Task:
How many lines in the items below contain the string "step"? Reply with the number alone.

Scene-based spatial questions:
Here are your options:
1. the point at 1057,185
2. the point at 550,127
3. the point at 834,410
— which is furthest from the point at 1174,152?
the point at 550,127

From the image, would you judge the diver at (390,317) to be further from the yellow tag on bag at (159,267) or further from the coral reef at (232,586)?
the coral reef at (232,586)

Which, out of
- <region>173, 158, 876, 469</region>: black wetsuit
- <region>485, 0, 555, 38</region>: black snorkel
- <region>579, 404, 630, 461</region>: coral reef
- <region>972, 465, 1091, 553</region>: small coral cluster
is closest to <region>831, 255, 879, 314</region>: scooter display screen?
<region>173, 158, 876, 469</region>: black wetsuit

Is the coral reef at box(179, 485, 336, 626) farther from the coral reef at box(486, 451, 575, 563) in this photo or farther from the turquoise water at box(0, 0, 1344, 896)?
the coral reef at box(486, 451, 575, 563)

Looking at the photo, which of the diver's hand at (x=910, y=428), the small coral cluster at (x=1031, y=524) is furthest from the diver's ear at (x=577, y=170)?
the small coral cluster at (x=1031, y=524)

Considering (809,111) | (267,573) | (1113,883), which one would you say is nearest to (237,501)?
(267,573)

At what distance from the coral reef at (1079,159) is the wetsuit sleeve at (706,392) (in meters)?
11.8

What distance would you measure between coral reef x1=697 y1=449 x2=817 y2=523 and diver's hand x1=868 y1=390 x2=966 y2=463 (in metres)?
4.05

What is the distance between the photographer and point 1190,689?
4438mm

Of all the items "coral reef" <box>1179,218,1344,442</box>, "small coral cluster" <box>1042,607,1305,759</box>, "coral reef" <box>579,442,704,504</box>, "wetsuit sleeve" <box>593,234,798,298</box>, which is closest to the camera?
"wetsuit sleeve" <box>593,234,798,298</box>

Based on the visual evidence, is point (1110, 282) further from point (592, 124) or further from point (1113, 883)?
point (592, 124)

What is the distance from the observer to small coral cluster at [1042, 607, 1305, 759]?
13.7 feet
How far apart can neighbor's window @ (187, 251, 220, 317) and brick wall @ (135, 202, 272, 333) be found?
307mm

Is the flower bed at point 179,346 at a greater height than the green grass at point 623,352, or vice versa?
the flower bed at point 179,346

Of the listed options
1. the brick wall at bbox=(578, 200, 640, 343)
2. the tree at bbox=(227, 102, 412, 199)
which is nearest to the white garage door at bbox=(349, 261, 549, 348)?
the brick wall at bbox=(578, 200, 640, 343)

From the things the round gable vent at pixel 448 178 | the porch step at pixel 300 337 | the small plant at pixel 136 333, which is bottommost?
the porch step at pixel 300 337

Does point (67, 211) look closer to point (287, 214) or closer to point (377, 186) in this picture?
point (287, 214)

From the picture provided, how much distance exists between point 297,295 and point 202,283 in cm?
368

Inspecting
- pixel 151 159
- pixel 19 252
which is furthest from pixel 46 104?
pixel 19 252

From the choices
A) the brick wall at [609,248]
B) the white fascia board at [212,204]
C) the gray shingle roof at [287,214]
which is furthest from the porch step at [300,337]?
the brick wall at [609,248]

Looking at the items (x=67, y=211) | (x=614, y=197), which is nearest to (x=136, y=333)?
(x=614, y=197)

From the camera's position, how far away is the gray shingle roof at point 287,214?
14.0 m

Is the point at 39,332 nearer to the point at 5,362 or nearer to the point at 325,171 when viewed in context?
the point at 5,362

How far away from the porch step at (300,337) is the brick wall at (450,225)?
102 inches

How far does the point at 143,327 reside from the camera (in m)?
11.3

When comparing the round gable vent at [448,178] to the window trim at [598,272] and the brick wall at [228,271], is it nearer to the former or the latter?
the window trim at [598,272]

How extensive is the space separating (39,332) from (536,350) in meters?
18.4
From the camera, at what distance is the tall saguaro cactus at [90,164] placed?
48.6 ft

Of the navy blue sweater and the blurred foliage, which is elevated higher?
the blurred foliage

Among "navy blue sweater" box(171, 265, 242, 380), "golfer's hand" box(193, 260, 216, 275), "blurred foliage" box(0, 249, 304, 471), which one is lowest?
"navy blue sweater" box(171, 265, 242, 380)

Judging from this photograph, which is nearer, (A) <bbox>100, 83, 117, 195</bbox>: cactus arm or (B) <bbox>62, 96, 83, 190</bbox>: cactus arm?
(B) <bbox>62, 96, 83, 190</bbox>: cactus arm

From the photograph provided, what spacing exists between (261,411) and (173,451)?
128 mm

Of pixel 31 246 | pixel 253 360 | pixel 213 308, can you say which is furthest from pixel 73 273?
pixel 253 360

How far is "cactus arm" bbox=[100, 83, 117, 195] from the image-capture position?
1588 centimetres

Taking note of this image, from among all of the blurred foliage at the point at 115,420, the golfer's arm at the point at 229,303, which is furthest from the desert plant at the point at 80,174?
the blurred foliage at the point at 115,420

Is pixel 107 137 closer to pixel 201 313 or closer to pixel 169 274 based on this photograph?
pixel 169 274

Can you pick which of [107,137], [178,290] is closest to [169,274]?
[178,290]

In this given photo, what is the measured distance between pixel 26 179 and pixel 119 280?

Response for this exercise:
4